Further processing is carried out in the same way as in example i. EXAMPLE 3 Suction 2-annoanthraquinone is made into a paste with 21% water and vat at 50 ° C. with 100 g sodium hydroxide solution (30%) and 50 g hydrosulfite (powder). The yellow leuco body is precipitated from the red vat solution by adding dilute sulfuric acid and filtered off. The adhering water is removed by heating with dimethylaniline, the suspension of the leuco compound thus obtained is added to an addition product of 4.0og of chlorobenzene, 300g of dimethylaniline and 100g of chlorosulfonic acid, and the mixture is heated to 30 ° C. for 8 hours while stirring. Then the addition of 1 5 above the soda ash dimethylaniline and chlorobenzene is stripped with steam and the solution filtered by little unreacted aminoanthraquinone.

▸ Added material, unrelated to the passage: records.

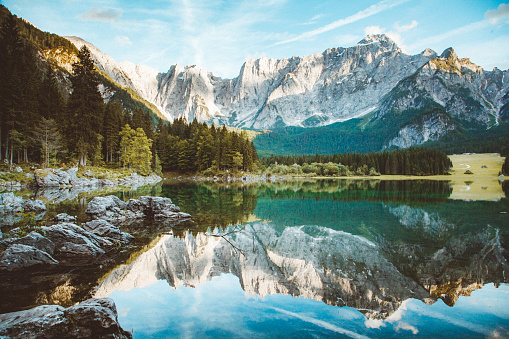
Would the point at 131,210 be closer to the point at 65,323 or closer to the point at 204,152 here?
the point at 65,323

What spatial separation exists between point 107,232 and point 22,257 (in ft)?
15.8

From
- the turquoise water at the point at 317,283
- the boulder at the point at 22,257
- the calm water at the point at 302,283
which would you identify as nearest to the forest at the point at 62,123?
the boulder at the point at 22,257

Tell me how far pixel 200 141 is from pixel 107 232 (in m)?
79.6

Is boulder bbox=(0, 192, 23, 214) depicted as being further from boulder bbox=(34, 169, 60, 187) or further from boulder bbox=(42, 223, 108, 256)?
boulder bbox=(34, 169, 60, 187)

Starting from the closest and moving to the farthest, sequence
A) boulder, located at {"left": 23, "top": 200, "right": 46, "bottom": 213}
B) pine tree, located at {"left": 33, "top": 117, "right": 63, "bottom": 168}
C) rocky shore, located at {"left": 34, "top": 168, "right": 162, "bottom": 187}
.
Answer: boulder, located at {"left": 23, "top": 200, "right": 46, "bottom": 213} < rocky shore, located at {"left": 34, "top": 168, "right": 162, "bottom": 187} < pine tree, located at {"left": 33, "top": 117, "right": 63, "bottom": 168}

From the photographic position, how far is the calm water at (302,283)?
7.98 metres

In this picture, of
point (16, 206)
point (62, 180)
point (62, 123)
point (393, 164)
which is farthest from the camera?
point (393, 164)

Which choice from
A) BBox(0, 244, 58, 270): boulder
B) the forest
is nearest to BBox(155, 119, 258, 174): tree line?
the forest

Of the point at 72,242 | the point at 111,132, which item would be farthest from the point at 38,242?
the point at 111,132

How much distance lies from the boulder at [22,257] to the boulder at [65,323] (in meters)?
5.90

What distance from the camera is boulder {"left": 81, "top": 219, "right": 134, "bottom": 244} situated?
16.2 meters

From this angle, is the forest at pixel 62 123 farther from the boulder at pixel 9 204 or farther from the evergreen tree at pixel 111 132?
the boulder at pixel 9 204

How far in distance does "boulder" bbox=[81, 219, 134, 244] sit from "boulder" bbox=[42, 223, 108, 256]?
1.25 meters

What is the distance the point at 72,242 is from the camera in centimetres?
1412
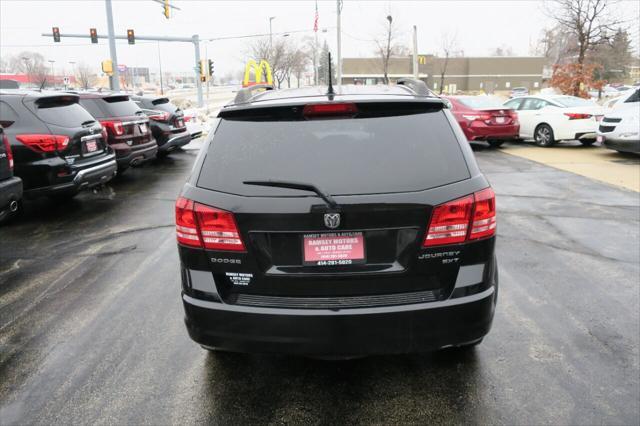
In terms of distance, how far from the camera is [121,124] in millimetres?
9617

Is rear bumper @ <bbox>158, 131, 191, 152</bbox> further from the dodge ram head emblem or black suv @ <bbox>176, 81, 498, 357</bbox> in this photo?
the dodge ram head emblem

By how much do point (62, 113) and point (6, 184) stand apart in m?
2.10

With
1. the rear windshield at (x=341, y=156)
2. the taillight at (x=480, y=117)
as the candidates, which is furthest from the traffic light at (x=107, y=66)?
the rear windshield at (x=341, y=156)

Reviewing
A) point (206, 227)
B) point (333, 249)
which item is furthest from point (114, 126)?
point (333, 249)

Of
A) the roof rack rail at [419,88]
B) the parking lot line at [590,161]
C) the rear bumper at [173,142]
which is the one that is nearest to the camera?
the roof rack rail at [419,88]

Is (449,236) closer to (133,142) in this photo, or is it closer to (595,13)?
(133,142)

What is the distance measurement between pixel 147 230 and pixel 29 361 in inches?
134

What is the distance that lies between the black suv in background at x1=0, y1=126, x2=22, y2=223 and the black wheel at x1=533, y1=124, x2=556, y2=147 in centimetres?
1370

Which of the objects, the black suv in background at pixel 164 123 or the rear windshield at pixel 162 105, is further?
the rear windshield at pixel 162 105

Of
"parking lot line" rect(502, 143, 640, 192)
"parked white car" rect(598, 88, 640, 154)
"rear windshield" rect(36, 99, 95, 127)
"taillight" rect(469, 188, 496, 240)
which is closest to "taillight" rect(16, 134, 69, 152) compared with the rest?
"rear windshield" rect(36, 99, 95, 127)

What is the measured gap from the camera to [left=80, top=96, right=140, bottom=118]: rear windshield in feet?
31.6

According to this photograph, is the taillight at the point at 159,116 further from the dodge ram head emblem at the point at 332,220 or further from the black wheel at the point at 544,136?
the dodge ram head emblem at the point at 332,220

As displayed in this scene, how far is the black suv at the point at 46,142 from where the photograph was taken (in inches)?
266

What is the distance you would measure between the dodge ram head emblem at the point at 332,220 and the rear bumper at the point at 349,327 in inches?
17.0
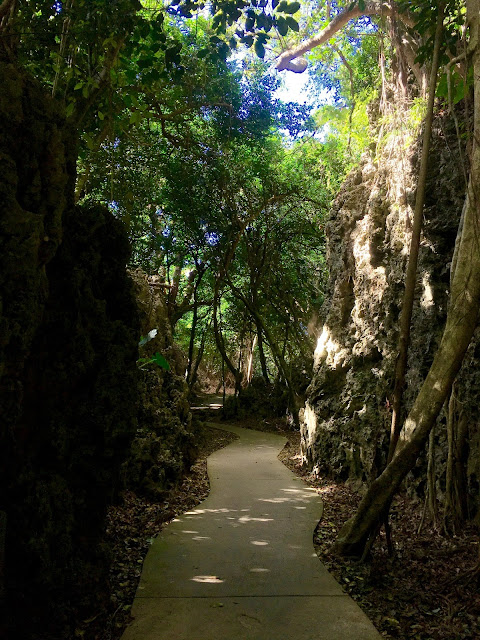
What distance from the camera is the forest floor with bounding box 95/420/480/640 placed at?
3.19m

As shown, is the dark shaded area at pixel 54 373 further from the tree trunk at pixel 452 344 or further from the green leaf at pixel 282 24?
the tree trunk at pixel 452 344

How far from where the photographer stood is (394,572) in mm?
4016

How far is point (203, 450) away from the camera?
10891mm

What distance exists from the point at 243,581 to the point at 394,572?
119cm

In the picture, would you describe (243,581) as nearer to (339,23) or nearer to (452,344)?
(452,344)

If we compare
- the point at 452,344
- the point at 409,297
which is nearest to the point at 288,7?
the point at 409,297

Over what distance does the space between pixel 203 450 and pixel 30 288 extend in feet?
29.2

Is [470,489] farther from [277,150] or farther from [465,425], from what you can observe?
[277,150]

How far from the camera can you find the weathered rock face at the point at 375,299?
19.6ft

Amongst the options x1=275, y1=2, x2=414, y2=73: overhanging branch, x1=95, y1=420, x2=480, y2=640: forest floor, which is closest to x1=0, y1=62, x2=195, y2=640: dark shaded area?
Result: x1=95, y1=420, x2=480, y2=640: forest floor

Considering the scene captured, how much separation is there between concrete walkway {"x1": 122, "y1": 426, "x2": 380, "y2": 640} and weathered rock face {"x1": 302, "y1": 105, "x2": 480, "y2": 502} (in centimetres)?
123

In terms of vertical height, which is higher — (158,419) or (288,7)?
(288,7)

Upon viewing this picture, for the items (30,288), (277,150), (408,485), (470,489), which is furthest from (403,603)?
(277,150)

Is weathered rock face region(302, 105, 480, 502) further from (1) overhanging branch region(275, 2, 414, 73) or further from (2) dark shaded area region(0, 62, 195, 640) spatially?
(2) dark shaded area region(0, 62, 195, 640)
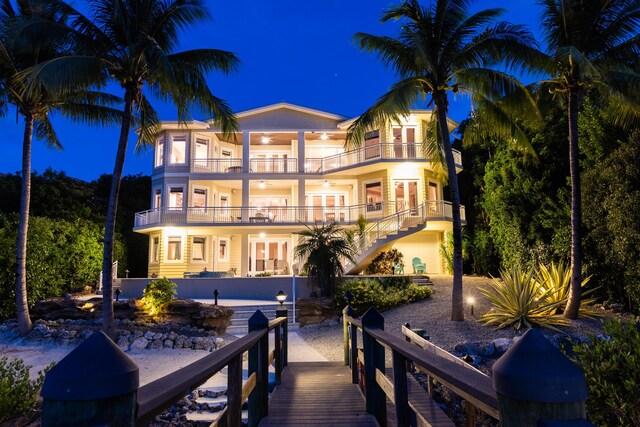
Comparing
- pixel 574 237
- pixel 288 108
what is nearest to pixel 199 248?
pixel 288 108

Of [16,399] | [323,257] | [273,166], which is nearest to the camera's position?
[16,399]

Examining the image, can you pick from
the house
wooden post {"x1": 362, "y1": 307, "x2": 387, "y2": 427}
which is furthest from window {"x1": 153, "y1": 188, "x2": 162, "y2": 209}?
wooden post {"x1": 362, "y1": 307, "x2": 387, "y2": 427}

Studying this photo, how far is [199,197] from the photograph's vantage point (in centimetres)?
2434

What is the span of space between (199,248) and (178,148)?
6314 mm

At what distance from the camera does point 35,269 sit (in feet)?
46.0

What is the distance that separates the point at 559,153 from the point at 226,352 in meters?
16.0

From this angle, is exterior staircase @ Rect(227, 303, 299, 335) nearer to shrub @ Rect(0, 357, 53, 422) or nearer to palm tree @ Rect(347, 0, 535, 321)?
palm tree @ Rect(347, 0, 535, 321)

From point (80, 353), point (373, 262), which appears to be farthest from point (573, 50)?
point (373, 262)

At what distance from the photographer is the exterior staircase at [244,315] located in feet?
43.5

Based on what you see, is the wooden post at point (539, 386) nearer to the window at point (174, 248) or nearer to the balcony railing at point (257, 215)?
the balcony railing at point (257, 215)

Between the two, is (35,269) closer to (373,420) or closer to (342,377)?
(342,377)

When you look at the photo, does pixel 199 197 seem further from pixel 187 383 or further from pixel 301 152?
pixel 187 383

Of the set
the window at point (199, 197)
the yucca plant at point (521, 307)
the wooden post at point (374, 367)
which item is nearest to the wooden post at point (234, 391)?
the wooden post at point (374, 367)

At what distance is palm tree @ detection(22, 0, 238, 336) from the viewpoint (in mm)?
9875
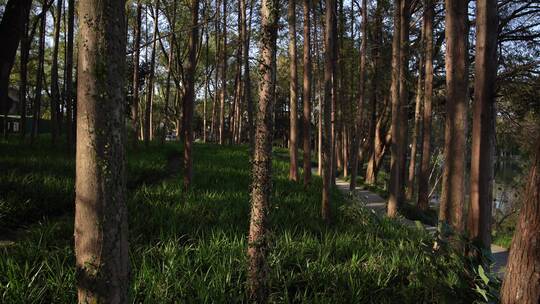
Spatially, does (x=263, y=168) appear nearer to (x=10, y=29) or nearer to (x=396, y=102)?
(x=396, y=102)

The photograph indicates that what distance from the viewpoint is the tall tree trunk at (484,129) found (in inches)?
184

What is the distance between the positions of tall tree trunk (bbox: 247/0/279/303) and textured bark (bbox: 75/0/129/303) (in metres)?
1.36

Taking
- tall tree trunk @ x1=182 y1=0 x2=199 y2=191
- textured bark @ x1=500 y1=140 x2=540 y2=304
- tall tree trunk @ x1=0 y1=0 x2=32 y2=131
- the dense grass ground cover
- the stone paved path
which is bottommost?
the stone paved path

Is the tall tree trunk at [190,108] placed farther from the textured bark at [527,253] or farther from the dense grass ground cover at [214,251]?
the textured bark at [527,253]

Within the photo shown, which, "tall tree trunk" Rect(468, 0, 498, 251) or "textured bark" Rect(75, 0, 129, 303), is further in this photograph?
"tall tree trunk" Rect(468, 0, 498, 251)

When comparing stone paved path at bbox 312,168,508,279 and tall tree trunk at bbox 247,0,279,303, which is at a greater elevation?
tall tree trunk at bbox 247,0,279,303

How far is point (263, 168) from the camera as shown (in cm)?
298

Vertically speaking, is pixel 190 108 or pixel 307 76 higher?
pixel 307 76

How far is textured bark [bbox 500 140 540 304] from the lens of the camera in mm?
2059

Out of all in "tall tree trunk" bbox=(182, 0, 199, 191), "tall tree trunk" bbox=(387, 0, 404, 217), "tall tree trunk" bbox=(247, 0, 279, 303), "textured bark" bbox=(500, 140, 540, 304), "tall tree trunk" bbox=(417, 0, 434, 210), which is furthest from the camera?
"tall tree trunk" bbox=(417, 0, 434, 210)

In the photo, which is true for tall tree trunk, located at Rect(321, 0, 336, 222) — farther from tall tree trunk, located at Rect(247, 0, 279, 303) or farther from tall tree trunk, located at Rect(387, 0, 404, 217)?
tall tree trunk, located at Rect(387, 0, 404, 217)

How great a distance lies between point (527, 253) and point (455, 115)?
10.3 feet

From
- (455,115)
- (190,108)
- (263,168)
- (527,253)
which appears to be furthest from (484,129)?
(190,108)

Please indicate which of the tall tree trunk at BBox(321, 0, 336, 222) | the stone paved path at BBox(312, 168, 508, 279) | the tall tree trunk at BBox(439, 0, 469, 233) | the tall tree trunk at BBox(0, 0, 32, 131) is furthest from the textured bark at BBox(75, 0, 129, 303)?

The solution shows the same properties as those described in example i. Example q. 24-2 # 6-diaminoanthraquinone are added to a reaction mixture at i S 'C entered from 6o parts of chlorosulfonic acid and 25o parts of pyridine. The crowd will heated to 40'C; Gradually, while stirring, 20 parts of fine copper powder become admitted. Stirring is continued at 400 ° C. for a further 6 hours. It will be with iooo Parts of a solution containing 100 parts of sodium carbonate are added and the pyridine driven off with steam. Finally, the copper is filtered off. The red-brown one Solution shows bottle green fluorescence; with the addition of strong: 3, lhali takes place Color change to dark red and at the same time deepening of color. The fluorescence is then yellow-brown.

The present process is also applicable to other aminoanthraquinones, such as i-chloro-2-; aminoanthraquinone, 2-amino-3-bromoanthraquinone, etc.

Claims (1)

PATENTANSPRUCII: A process for the preparation of sulfamic of 2-Aminoanthrahydrochinondischwefelsäureestern, characterized in that the per se known method for the preparation of Anthrahydrochinonschwefelsäureestern, ie the treatment of the to be esterified body - where necessary after prior reduction - donating S O3 or such as the esterifying substances in In the presence of a tertiary base, on 2-aminoanthraquinone or a derivative of 2-aminoanthraquinone with a free amino group.